Large, industrial fans are spaced unevenly between the beds, leaving little room for people to move.
And another reality: these are men – 1296 of them – living with the dark memories of the February 17 riot that claimed the life of 23-year-old Iranian man Reza Berati.
Broken window panes in the dining hall at Oscar compound, missing windows in Mike compound, bullet holes in a large white container exposing – like wounds – the rusted brown interior.
“They hit him and he fell from here and they hit him till he died,” one asylum seeker said of Berati, pointing to a stairwell in Mike compound.
“They hit him in the head until he died.” Guards and immigration officials quickly moved us on.
On Friday, a select group of media organisations including AAP was permitted rare access to the centre by court order as part of a Papua New Guinea human rights inquiry into the treatment of asylum seekers.
We were not allowed to interview staff or detainees.
Men in Delta, Foxtrot and Oscar compounds held pictures of Berati.
“Please report this, we want freedom,” shouted one man, who gripped tightly onto the shoulder of this journalist.
“Please, we can’t sleep. We are scared all the time.”
Another became visibly upset. “Six months, seven months, eight months like this here,” he said.
“We have no (running) water, no safety.”
In Delta compound, media were shown filthy toilets with no running water, while in another compound there were broken showers.
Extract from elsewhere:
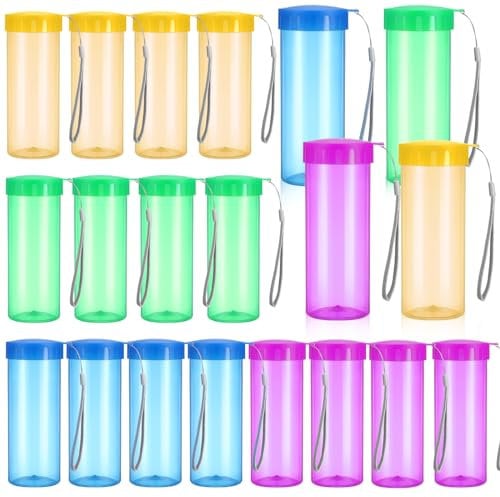 Nuogo Wasserflaschen für Kinder, Großpackung, 425 ml, Sport-Trinkflaschen mit Griffschlaufe, Fitnessstudio, Sport, Erwachsene, Kinder, wiederverwendbar, für Schule, Fitnessstudio, Schule,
This part of the facility is constructed on the remains of the old Manus Island detention centre, built so the Howard government could implement the first instalment of the Pacific Solution.
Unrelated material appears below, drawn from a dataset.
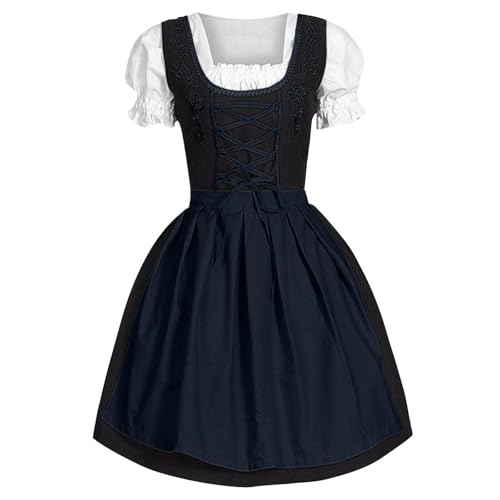 PMUYBHF Link-Cosplay-Kostüm Botw Deutsches Kleid für Damen Übergröße, mit eckigem Ausschnitt, Schürze, Oktoberfest-Biermädchen-Kostüm Kinder Anime Hoodies Pullover Cosplay Kostüm Hoodie (Navy, XXXXL) von PMUYBHF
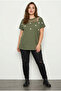 Plus Size Crew Neck Short Sleeve T-Shirt with Cutout Detail and Stretch Fabric - 2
Tightly packed shipping containers in rows, each one sleeping four or five men.
Facing each other, the walkway between them is shielded from the heavy and frequent Manus rains by a metal roof.
Peering down, you can barely make out the faces of the men in the dark.
There are vast differences in the quality of the compounds.
While Delta and Foxtrot compounds are extremely run down, others are not.
Mike compound is made up of blazing white shipping containers stacked on top of each other. Each room sleeps four men.
In Oscar compound – made up of a dining hall and large marquee sleeping halls for up to 50 men – showers were broken.
In one of these sleeping halls the words, “you’ll never find a rainbow if you keep looking down”, are scrawled on a wall above one of the bunk beds.
The beds are spaced about a foot apart.
The court party was informed there are fewer tables in the dining halls since the riot, with none in one compound.
Next to Oscar compound, behind a large corrugated iron fence, is the mental health sleeping quarters.
Inside, a bearded man clutches his violently shaking right hand to his chest.
“I am from Syria, please I want freedom,” he said.
Next to Mike compound is “the green zone” where asylum seekers can make calls to their families at night.
But there’s nothing safe about it.
An asylum seeker points out a bullet hole in a metal support beam – another memory of February 17.
As the team of court officials and media walks between Oscar and Delta compounds, men hang against the fences and stare at us silently.
One group of about eight men stand with their faces pressed against the rusted metal.
To their right: a sign ordering guards to carry the hooked knives.